Stored items

▼▼▼

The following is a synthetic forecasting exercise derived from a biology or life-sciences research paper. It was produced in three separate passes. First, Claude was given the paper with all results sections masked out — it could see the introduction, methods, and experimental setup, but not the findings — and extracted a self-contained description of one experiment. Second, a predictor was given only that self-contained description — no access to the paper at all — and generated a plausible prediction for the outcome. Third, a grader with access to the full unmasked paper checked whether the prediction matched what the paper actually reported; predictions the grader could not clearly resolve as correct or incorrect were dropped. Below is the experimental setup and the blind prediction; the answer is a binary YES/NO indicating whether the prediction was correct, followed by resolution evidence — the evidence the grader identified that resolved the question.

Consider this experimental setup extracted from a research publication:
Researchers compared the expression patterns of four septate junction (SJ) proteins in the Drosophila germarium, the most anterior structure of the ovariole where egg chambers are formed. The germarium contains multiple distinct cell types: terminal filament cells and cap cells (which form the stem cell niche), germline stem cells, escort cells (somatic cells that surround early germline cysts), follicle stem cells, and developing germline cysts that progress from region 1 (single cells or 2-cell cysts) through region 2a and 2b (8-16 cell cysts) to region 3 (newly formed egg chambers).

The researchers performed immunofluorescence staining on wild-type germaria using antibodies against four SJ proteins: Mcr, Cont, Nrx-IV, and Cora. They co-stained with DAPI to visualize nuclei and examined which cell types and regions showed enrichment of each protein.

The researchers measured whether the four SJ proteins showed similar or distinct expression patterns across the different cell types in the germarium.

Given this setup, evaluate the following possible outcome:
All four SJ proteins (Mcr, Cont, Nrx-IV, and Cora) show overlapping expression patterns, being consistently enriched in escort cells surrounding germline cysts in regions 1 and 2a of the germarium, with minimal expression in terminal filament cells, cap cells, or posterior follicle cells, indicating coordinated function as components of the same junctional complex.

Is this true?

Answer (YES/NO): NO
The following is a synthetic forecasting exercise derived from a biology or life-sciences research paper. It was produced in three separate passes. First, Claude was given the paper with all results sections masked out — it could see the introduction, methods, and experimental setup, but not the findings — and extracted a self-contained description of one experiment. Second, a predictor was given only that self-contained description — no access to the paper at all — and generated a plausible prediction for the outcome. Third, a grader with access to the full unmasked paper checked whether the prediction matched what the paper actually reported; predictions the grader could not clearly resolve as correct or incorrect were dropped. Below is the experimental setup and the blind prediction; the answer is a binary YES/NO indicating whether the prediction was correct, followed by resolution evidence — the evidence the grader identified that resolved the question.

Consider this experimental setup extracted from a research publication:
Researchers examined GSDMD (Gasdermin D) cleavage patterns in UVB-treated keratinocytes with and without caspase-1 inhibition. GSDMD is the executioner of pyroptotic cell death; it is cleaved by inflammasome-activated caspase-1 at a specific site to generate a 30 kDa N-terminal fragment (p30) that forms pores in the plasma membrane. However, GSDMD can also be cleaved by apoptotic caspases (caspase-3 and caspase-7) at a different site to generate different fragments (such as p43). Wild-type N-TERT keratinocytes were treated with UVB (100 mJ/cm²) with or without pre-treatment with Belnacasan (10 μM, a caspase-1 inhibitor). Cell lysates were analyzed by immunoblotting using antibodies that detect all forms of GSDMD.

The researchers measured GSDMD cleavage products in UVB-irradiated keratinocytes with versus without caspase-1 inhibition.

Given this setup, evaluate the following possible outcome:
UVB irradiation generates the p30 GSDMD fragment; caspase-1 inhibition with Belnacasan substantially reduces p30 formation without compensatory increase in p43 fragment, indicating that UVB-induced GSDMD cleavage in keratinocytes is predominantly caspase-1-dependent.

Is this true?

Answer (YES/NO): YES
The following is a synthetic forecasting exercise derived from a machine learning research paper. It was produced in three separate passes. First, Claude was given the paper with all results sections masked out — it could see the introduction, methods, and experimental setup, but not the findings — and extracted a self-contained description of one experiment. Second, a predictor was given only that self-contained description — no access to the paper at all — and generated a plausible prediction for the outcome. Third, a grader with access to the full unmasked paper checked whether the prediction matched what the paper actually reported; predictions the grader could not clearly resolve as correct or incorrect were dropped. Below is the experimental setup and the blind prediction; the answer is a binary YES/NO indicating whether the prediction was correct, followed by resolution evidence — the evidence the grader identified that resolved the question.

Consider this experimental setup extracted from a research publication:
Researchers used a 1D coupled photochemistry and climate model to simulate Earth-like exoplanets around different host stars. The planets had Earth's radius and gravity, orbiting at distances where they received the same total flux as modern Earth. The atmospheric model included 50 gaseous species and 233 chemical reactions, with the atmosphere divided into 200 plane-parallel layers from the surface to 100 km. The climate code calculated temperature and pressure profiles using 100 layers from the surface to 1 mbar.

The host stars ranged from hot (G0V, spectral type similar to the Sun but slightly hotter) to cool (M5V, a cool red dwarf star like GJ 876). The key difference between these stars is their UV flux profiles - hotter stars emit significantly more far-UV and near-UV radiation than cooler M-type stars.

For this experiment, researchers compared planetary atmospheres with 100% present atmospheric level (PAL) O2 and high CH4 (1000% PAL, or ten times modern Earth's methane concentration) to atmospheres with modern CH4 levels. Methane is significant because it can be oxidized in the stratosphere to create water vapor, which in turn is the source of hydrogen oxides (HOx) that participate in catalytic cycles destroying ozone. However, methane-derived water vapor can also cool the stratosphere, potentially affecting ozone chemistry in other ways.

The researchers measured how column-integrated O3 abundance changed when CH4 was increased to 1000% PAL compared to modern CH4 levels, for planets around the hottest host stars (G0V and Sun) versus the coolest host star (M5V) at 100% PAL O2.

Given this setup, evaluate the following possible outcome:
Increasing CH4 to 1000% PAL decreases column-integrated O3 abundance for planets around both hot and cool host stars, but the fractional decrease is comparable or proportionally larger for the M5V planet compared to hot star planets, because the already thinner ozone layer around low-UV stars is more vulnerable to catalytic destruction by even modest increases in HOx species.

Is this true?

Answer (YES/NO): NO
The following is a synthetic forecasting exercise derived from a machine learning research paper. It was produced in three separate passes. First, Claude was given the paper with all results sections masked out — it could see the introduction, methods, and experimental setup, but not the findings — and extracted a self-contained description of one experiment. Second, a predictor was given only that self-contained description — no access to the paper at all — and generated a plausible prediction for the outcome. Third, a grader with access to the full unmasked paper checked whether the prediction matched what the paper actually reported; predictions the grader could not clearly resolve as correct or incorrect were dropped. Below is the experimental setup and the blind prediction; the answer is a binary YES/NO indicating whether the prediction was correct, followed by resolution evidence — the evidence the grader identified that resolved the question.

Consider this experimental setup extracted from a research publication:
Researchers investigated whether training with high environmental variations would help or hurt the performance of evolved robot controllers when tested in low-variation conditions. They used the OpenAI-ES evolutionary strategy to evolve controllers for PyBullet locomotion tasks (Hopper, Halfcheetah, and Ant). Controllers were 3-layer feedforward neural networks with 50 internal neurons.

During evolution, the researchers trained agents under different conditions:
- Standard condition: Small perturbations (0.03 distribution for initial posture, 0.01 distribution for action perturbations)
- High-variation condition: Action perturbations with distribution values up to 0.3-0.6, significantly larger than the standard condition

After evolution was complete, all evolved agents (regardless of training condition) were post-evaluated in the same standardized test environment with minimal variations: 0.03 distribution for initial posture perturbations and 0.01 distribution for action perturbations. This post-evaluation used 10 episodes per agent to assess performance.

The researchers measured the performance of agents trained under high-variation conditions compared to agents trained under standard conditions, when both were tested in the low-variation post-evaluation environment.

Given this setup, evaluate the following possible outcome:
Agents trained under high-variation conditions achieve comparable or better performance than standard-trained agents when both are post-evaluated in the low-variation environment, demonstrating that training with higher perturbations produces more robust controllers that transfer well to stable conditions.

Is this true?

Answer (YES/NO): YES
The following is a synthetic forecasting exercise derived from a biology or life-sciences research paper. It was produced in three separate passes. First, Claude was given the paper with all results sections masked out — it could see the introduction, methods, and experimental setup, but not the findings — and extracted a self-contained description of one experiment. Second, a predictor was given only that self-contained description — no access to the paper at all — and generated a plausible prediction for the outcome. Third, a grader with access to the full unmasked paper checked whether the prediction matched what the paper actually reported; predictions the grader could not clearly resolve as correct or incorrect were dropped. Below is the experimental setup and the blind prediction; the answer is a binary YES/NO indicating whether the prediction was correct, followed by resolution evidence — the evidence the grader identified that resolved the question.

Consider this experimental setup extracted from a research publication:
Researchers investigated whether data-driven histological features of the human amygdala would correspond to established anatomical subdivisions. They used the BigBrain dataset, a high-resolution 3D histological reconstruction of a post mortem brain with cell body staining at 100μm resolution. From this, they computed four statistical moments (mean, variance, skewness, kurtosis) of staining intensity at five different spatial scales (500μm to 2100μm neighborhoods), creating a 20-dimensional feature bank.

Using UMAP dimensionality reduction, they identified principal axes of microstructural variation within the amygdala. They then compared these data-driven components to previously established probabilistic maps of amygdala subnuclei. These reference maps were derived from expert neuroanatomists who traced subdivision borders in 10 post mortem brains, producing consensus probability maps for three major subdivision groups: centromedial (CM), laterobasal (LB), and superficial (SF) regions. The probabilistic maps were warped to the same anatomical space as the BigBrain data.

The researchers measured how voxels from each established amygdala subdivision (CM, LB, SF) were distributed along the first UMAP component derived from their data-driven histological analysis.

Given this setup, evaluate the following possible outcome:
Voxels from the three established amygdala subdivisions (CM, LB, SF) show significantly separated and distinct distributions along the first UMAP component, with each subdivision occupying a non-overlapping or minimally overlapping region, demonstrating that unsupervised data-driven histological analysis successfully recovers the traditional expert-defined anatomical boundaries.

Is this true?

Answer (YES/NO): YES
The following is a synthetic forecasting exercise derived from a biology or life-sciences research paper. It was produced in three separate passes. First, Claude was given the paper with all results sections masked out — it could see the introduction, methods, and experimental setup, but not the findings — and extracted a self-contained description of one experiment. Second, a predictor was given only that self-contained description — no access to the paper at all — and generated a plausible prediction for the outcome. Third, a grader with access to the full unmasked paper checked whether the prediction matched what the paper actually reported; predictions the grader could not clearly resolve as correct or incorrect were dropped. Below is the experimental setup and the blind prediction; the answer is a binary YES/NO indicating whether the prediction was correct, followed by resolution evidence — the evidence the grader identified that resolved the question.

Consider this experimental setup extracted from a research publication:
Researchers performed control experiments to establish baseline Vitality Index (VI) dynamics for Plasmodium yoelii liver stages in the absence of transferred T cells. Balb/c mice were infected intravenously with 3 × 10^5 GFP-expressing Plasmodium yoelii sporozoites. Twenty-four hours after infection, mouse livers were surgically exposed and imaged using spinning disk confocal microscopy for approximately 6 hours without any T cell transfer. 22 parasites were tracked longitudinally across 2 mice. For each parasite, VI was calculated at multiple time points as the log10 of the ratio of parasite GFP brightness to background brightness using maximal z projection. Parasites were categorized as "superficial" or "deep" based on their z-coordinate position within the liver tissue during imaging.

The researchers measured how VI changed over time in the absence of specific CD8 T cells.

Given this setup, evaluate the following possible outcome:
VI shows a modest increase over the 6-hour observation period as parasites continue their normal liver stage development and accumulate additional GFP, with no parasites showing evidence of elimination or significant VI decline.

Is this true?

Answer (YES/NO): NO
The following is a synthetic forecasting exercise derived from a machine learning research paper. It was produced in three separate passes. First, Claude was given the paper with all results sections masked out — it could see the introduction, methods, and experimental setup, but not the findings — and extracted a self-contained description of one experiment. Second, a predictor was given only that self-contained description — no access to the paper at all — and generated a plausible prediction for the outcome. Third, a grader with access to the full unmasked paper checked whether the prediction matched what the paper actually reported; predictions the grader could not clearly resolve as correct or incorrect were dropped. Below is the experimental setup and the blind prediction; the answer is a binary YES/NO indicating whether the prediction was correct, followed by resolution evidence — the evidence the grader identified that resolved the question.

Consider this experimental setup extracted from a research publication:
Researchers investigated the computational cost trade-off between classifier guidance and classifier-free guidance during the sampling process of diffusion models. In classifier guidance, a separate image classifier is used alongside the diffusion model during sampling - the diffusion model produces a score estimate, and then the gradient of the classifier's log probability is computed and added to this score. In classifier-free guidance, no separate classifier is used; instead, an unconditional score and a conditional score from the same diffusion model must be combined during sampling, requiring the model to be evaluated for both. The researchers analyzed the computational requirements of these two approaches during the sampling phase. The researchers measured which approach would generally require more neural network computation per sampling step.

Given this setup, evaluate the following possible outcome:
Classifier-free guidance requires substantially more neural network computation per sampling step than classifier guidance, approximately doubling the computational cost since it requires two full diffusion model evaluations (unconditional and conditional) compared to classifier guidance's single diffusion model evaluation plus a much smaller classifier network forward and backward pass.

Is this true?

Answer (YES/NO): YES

▲▲▲

■ Work task
Pick out all lines from the data above in which the word "changed" appears.

■ Exercise solution
The researchers measured how column-integrated O3 abundance changed when CH4 was increased to 1000% PAL compared to modern CH4 levels, for planets around the hottest host stars (G0V and Sun) versus the coolest host star (M5V) at 100% PAL O2.
The researchers measured how VI changed over time in the absence of specific CD8 T cells.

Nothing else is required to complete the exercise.